● **Belge alıntısı**:

----------------

26 Nisan 2013

ŞUURSUZ MUYUM NEYİM?!!! :)

Arkideşler Merhaba!!!

Masmavi gökyüzü, ılık-sıcak hava, Ankara Ankara güzel Ankaraaaaa...

Neyse....

Ameliyat etkisinden neredeyse tamaaağmen kurtulduğum şu son bir haftadır tamamen kontrolümü kaybetmiş bir şekilde sokaklardayım, mağazalardayım, alışveriş yapmaktayım, şuurumu kaybetmiş bir halde lüzumlu lüzumsuz birşeyler almaktayım!!!

Sanırsınız ki ben aylardır yıllardır evden hiç çıkamadım! Aslında topu topu birbuçuk aydan biraz fazla oldu, hepsi bu! Bu süre içerisinde yapabileceğim (ama yapmadığım) alışverişin kat kat fazlasını çoktan aştım bile! Genelde alışveriş merkezlerini sevmeyen ben bir Kentpark bir de Armada çıkarması (çıkartması???) gerçekleştirdim!

Mutlu muyum?

Eveeeeeet!

Hemen her istediğimi alıyor muyum?

Eveeeeeeeeet!

Bunları ben mi ödeyeceğim?

Eveeeeeeeeeeeeeeet!

Kredi kartım var mı?

Eveeeeet!

O zaman asıl sorunu da anladınız değil mi? :)))))

Anlatacak, bahsedecek daha doğrusu anlatmak istediğim, bahsetmek istediğim bir sürü şey var... Elimden geldiğince hiçbirini atlamadan devam edeceğim....


Bir önceki yazımda Meral-Yaman Okay Kitap Dolabı Açılışı etkinliğinden söz etmiştim. Planlandığı gibi Pazar günü Nilberk'le oraya gittik. Güzel bir kalabalık vardı... Bahçeli ve Emek muhtarı, Chp Ankara milletvekili, Meral Okay'ın babası Ata Katu... Yandaki resim ona ait. Oldukça esprili, metanetli ve bilgili bir insan olduğunu daha konuşmasının ilk birkaç dakikasında rahatlıkla anlayabiliyorsunuz...

Dolaplar bunlar... Sabah açılıp akşam kapanacakmış. Amaç parkta oturmaya gelen insanların kitap okumasını sağlamak... Sadece parkta okumaları değil isteyen alır evine götürür, orada okur. Çok beğenirse geri getirmeyebilir...

----------------

● **Veriler**:
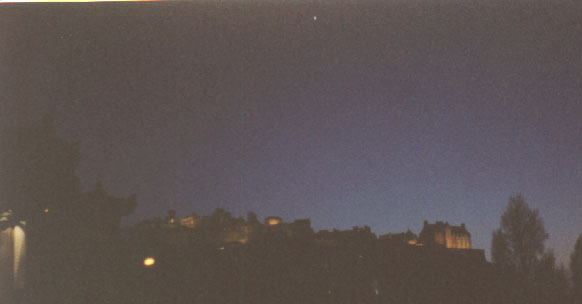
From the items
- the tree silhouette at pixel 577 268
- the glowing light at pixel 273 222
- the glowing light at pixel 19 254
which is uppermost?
the glowing light at pixel 19 254

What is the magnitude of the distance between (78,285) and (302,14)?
620 centimetres

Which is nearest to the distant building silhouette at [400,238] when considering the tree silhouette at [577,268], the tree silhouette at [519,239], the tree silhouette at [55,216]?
the tree silhouette at [519,239]

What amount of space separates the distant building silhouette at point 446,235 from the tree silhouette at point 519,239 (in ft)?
29.5

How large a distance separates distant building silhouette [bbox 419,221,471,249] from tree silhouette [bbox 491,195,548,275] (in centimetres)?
899

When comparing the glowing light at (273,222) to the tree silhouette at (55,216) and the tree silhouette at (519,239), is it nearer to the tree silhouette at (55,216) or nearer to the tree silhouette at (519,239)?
the tree silhouette at (519,239)

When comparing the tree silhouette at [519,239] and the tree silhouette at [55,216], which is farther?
the tree silhouette at [519,239]

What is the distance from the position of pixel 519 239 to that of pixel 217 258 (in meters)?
20.1

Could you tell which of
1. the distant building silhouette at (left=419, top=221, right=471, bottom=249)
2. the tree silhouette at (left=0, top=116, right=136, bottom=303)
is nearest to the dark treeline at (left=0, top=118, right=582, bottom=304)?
the tree silhouette at (left=0, top=116, right=136, bottom=303)

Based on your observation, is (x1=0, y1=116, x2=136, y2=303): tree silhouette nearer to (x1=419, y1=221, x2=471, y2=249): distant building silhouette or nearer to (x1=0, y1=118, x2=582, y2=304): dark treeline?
(x1=0, y1=118, x2=582, y2=304): dark treeline

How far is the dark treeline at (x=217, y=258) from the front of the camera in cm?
554

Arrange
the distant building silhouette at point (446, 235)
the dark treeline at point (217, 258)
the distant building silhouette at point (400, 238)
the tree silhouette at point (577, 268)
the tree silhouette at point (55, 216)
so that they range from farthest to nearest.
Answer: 1. the distant building silhouette at point (446, 235)
2. the distant building silhouette at point (400, 238)
3. the tree silhouette at point (577, 268)
4. the dark treeline at point (217, 258)
5. the tree silhouette at point (55, 216)

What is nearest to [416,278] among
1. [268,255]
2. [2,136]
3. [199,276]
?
[268,255]

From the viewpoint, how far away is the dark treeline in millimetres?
5539

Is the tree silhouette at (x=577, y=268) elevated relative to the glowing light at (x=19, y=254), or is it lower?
lower
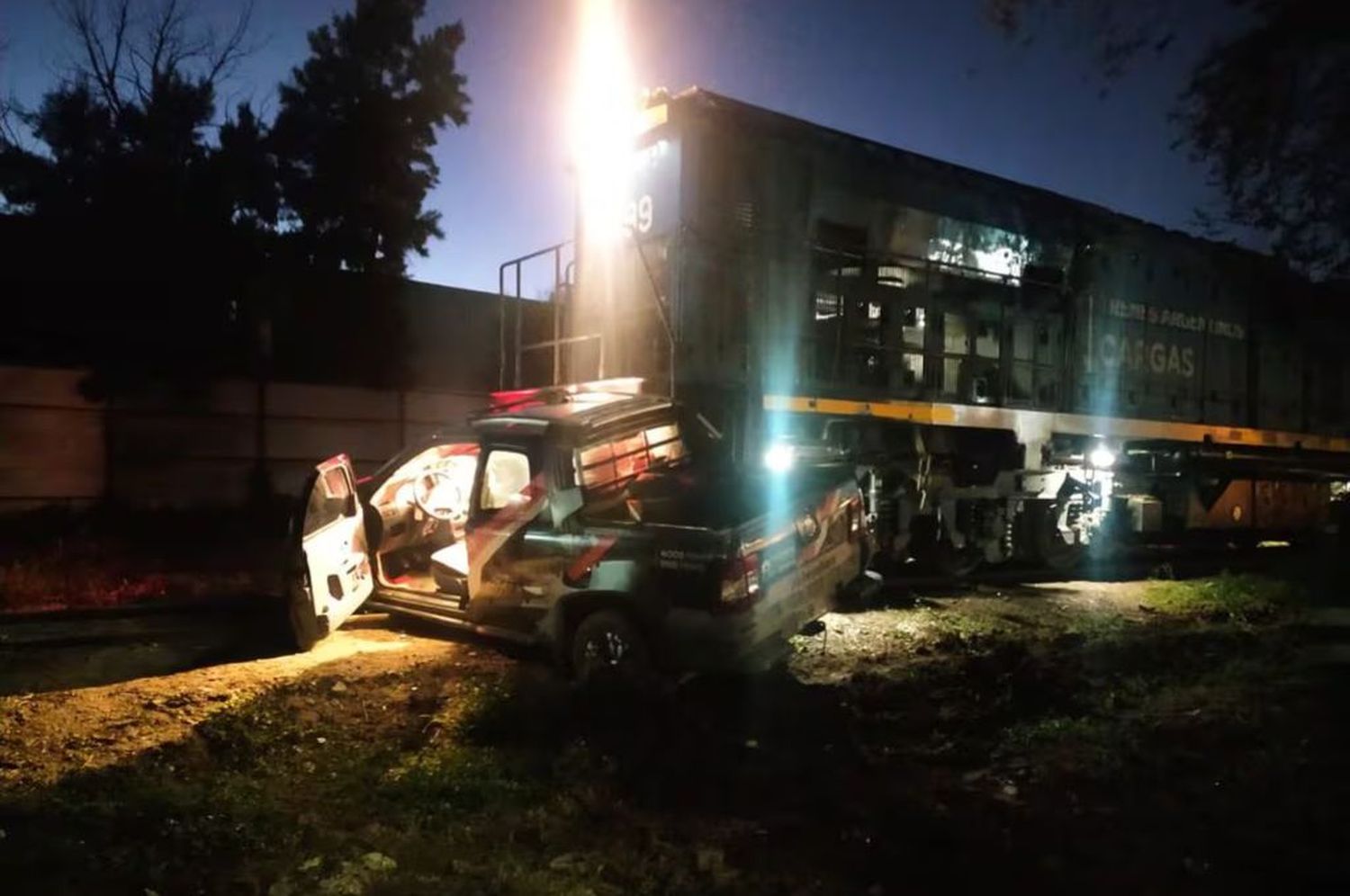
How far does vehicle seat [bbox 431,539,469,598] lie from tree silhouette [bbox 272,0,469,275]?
1434 cm

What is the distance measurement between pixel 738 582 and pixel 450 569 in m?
3.02

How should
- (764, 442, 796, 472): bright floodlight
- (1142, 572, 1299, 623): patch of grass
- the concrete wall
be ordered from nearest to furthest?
(764, 442, 796, 472): bright floodlight, (1142, 572, 1299, 623): patch of grass, the concrete wall

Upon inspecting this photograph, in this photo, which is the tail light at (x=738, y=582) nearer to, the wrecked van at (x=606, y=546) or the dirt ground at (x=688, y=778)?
the wrecked van at (x=606, y=546)

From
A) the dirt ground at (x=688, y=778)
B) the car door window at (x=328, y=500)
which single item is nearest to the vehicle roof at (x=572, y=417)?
the car door window at (x=328, y=500)

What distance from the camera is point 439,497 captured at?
28.9 feet

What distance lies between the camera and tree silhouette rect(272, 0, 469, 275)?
20812mm

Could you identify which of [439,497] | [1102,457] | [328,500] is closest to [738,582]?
[328,500]

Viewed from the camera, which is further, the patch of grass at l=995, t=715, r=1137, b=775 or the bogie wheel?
the bogie wheel

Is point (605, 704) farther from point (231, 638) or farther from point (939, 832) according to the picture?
point (231, 638)

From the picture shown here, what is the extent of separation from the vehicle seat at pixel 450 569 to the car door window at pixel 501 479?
1.85ft

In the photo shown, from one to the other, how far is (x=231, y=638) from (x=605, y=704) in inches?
164

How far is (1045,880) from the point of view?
3.75 meters

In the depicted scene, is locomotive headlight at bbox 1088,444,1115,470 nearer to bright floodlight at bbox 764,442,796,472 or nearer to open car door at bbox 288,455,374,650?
bright floodlight at bbox 764,442,796,472

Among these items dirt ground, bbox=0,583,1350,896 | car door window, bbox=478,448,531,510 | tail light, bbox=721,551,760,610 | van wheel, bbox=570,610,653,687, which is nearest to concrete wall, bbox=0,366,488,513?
car door window, bbox=478,448,531,510
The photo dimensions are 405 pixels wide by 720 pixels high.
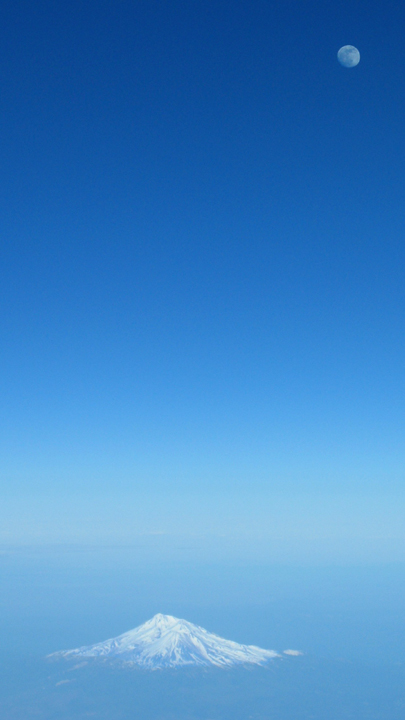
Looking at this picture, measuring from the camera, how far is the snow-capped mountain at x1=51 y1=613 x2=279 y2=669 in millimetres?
106562

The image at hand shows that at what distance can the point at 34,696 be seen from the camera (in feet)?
283

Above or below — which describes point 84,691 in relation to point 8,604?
above

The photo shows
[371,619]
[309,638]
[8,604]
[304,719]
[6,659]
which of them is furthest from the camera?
[8,604]

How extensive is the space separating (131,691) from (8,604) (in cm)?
12107

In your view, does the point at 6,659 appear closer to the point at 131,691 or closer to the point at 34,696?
the point at 34,696

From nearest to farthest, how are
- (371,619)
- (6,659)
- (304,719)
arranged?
(304,719) → (6,659) → (371,619)

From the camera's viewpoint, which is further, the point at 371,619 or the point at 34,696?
the point at 371,619

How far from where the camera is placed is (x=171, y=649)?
109750mm

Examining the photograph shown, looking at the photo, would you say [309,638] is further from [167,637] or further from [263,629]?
[167,637]

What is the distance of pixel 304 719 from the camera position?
7744 cm

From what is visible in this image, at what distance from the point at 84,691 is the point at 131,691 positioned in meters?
10.2

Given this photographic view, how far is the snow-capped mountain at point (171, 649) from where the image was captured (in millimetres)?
106562

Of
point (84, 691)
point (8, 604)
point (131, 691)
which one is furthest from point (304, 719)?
point (8, 604)

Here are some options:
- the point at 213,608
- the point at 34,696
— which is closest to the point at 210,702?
the point at 34,696
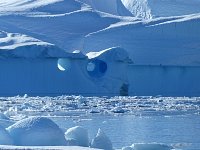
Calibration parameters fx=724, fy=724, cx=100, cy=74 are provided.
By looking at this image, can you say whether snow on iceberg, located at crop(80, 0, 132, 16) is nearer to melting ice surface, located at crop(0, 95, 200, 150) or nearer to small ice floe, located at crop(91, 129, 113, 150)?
melting ice surface, located at crop(0, 95, 200, 150)

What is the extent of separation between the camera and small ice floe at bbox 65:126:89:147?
7429mm

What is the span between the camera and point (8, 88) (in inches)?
774

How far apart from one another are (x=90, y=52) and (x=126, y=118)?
31.5 feet

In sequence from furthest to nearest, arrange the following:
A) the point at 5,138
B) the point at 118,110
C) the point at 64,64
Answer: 1. the point at 64,64
2. the point at 118,110
3. the point at 5,138

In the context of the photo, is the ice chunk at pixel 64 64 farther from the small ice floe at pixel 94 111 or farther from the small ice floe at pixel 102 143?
the small ice floe at pixel 102 143

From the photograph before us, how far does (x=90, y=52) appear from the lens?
22.1m

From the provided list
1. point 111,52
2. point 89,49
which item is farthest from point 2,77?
point 89,49

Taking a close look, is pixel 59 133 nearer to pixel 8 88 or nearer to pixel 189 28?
pixel 8 88

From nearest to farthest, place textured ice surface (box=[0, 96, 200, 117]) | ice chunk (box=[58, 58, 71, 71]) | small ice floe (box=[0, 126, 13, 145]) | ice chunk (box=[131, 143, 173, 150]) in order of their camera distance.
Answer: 1. small ice floe (box=[0, 126, 13, 145])
2. ice chunk (box=[131, 143, 173, 150])
3. textured ice surface (box=[0, 96, 200, 117])
4. ice chunk (box=[58, 58, 71, 71])

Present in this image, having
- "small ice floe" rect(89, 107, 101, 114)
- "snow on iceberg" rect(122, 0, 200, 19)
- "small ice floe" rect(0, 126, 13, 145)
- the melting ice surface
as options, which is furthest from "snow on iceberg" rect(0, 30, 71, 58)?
"small ice floe" rect(0, 126, 13, 145)

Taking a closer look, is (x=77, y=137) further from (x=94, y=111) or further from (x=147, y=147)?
(x=94, y=111)

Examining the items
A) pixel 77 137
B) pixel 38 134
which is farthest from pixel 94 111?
pixel 38 134

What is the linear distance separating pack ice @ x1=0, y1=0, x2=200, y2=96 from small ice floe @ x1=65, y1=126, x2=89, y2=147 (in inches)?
472

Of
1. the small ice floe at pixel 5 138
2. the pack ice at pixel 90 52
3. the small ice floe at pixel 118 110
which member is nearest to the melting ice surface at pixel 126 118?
the small ice floe at pixel 118 110
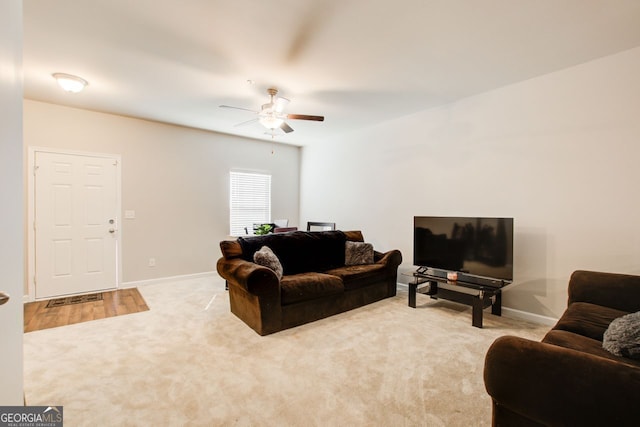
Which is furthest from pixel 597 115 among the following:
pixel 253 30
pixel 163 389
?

----------------

● **İstek**:
Belge alıntısında "ŞUURSUZ MUYUM NEYİM?!!!" ile "lüzumsuz birşeyler almaktayım!!!" arasında kalan kısmı, bu iki ifade de dahil olmak üzere, hiçbir değişiklik yapmadan kopyalayın.

● **Doğru çıktı**:
ŞUURSUZ MUYUM NEYİM?!!! :)

Arkideşler Merhaba!!!

Masmavi gökyüzü, ılık-sıcak hava, Ankara Ankara güzel Ankaraaaaa...

Neyse....

Ameliyat etkisinden neredeyse tamaaağmen kurtulduğum şu son bir haftadır tamamen kontrolümü kaybetmiş bir şekilde sokaklardayım, mağazalardayım, alışveriş yapmaktayım, şuurumu kaybetmiş bir halde lüzumlu lüzumsuz birşeyler almaktayım!!!